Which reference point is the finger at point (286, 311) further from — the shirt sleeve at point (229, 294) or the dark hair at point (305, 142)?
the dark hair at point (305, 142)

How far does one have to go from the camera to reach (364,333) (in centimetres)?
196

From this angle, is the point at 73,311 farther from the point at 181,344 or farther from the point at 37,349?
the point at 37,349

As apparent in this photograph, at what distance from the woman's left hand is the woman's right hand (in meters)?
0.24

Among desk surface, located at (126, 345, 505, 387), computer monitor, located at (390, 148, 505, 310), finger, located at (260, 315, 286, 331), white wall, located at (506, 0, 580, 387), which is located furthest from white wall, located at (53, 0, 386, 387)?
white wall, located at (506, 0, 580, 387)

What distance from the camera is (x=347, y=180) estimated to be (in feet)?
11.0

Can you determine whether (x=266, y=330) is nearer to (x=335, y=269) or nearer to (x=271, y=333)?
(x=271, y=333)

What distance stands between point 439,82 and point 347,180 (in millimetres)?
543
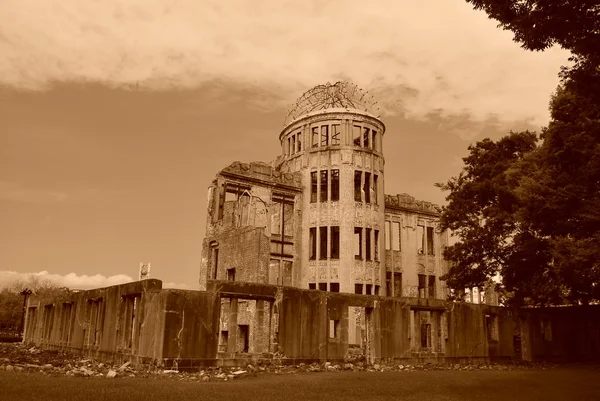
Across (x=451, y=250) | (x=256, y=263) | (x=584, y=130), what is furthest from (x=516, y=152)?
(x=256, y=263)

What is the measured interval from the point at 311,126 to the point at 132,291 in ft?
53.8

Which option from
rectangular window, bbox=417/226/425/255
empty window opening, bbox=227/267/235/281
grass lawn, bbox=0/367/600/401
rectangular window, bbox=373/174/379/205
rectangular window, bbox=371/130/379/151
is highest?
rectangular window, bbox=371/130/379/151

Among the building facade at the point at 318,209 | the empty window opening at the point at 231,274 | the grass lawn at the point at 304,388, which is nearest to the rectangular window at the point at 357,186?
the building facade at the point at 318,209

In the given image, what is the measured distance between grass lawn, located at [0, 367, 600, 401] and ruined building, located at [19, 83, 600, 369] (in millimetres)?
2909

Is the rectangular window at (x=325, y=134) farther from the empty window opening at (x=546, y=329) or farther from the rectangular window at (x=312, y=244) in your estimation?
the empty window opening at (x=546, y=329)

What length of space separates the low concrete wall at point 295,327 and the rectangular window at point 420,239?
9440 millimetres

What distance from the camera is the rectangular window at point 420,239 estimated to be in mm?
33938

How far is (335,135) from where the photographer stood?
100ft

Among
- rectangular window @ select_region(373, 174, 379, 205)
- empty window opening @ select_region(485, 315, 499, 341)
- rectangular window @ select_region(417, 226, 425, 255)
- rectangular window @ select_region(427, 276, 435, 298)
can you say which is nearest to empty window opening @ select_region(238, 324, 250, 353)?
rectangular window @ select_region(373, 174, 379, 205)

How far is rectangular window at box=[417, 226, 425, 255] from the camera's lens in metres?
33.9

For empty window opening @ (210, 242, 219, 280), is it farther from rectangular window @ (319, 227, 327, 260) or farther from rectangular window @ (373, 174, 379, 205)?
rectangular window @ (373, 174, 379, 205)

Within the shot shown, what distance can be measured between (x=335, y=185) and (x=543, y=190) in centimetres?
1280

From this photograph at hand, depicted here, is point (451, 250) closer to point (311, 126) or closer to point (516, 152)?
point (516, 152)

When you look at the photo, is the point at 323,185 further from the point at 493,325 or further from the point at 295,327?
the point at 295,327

++++++++++

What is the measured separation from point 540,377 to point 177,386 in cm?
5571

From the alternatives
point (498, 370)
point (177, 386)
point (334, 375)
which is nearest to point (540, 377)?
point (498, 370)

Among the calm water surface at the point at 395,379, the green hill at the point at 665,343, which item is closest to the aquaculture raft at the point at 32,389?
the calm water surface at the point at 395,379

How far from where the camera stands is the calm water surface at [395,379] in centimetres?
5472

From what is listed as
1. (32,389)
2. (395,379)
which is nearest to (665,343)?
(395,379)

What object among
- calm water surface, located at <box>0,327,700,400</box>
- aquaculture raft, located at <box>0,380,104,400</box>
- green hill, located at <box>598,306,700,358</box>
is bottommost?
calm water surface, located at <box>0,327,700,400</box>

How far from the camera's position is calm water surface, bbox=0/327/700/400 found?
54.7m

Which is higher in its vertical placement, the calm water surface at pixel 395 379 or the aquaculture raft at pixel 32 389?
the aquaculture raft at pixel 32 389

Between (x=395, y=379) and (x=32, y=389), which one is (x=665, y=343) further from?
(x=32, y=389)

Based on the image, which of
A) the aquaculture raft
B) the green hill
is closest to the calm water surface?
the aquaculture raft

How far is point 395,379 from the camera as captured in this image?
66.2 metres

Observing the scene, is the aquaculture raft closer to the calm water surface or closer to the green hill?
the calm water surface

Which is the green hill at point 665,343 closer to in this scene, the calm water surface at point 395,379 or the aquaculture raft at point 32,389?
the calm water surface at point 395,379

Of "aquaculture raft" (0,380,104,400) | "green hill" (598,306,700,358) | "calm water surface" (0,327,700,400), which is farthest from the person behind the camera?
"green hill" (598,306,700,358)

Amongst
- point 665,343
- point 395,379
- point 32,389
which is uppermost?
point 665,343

++++++++++

INSTRUCTIONS TO FOLLOW
Copy out the material from the line containing "Across (x=451, y=250)" through the line containing "9440 millimetres", reproducing each line verbatim.

EXERCISE RESULT
Across (x=451, y=250) | (x=256, y=263) | (x=584, y=130), what is furthest from (x=516, y=152)?
(x=256, y=263)

What is the measured interval from the point at 311,126 to the point at 132,291 in ft?
53.8

Which option from
rectangular window, bbox=417/226/425/255
empty window opening, bbox=227/267/235/281
grass lawn, bbox=0/367/600/401
rectangular window, bbox=373/174/379/205
rectangular window, bbox=371/130/379/151
is highest?
rectangular window, bbox=371/130/379/151

Among the building facade at the point at 318,209 | the empty window opening at the point at 231,274 | the grass lawn at the point at 304,388, which is nearest to the rectangular window at the point at 357,186?
the building facade at the point at 318,209

In the given image, what is the measured distance between grass lawn, located at [0, 367, 600, 401] and ruined building, located at [19, 83, 600, 369] (in millimetres)?
2909

Is the rectangular window at (x=325, y=134) farther from the empty window opening at (x=546, y=329) or farther from the rectangular window at (x=312, y=244) in your estimation?
the empty window opening at (x=546, y=329)

What length of space separates the low concrete wall at point 295,327 and the rectangular window at point 420,239?
9440 millimetres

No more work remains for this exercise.